**Task item**
Transcribe the data exactly. Pictures stay out.

**Stored data**
+ + + + +

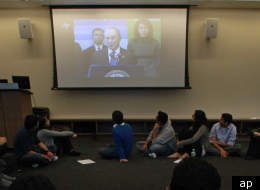 Students watch statements by New York City Mayor Michael Bloomberg during a round table discussion at the Islamic Center at New York University Friday, Feb. 24, 2012 in New York. The New York Police Department targeted Muslim mosques with tactics normally reserved for criminal organizations, according to newly obtained police documents that showed police collecting the license plates of worshippers, monitoring them on surveillance cameras and cataloging sermons through a network of informants. T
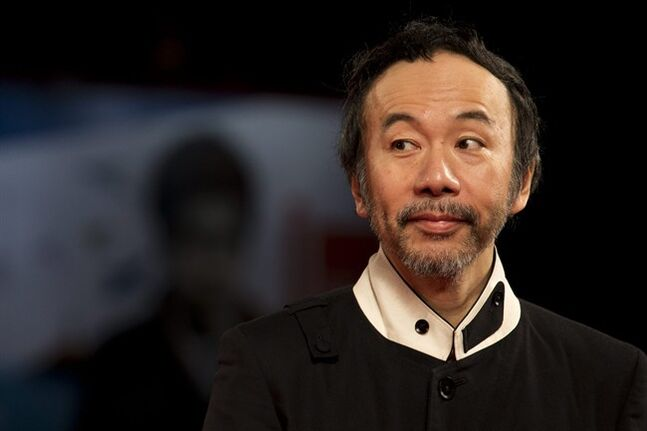 Director Shinya Tsukamoto poses for photographers as he arrives for the screening of Nobi (Fires on the Plain) at the 71st edition of the Venice Film Festival in Venice, Italy, Tuesday, Sept. 2, 2014. (AP Photo/David Azia)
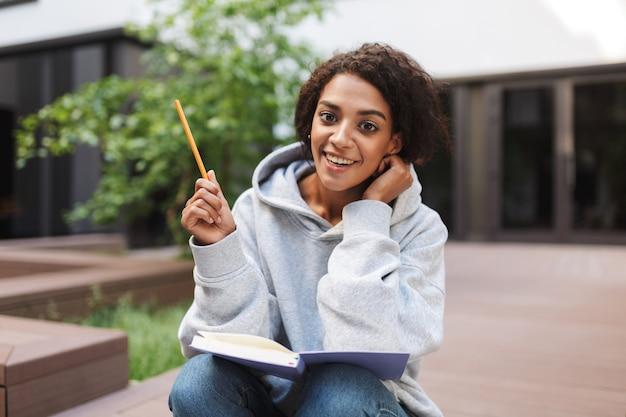 Mooi meisje met donker krullend haar, zittend met open boek op knieën en gelukkig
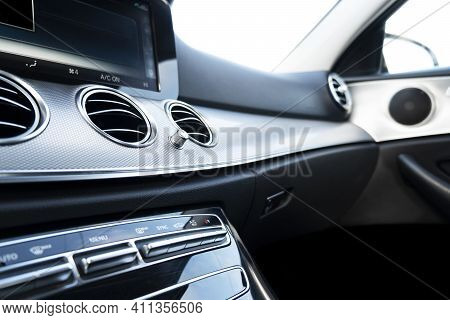 Black Luxury Modern Car Interior. Steering Wheel, Shift Lever And Dashboard. Detail Of Modern Car In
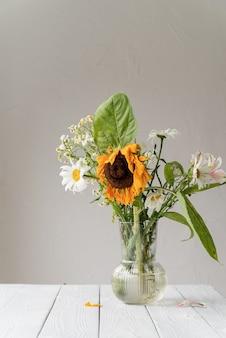 秋のコンセプト。花瓶に枯れたドライフラワーとヒマワリの花束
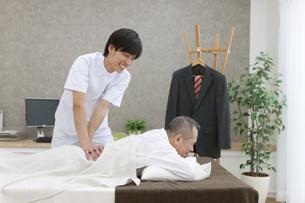 横になってマッサージを受けるシニア男性の写真素材 [FYI01309753]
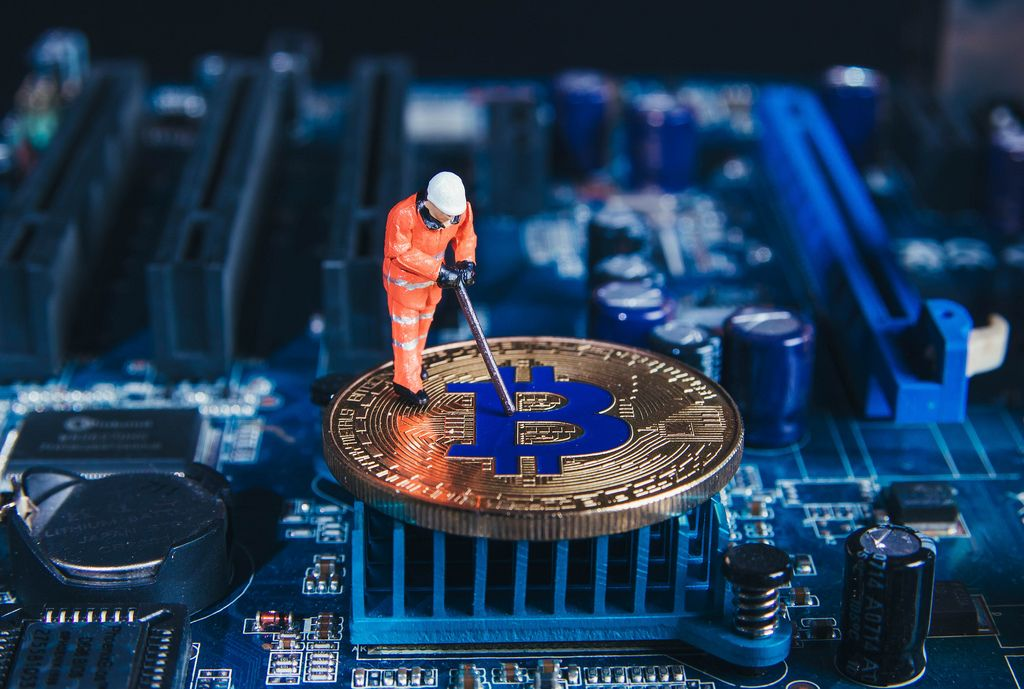 Macro miner figure working on a Bitcoin on computer motherboard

+ + + + +

**Answer to this exercise**
 Students watch statements by New York City Mayor Michael Bloomberg during a round table discussion at the Islamic Center at New York University Friday, Feb. 24, 2012 in New York. The New York Police Department targeted Muslim mosques with tactics normally reserved for criminal organizations, according to newly obtained police documents that showed police collecting the license plates of worshippers, monitoring them on surveillance cameras and cataloging sermons through a network of informants. T
 Director Shinya Tsukamoto poses for photographers as he arrives for the screening of Nobi (Fires on the Plain) at the 71st edition of the Venice Film Festival in Venice, Italy, Tuesday, Sept. 2, 2014. (AP Photo/David Azia)
 Mooi meisje met donker krullend haar, zittend met open boek op knieën en gelukkig
 Black Luxury Modern Car Interior. Steering Wheel, Shift Lever And Dashboard. Detail Of Modern Car In
 秋のコンセプト。花瓶に枯れたドライフラワーとヒマワリの花束
 横になってマッサージを受けるシニア男性の写真素材 [FYI01309753]
 Macro miner figure working on a Bitcoin on computer motherboard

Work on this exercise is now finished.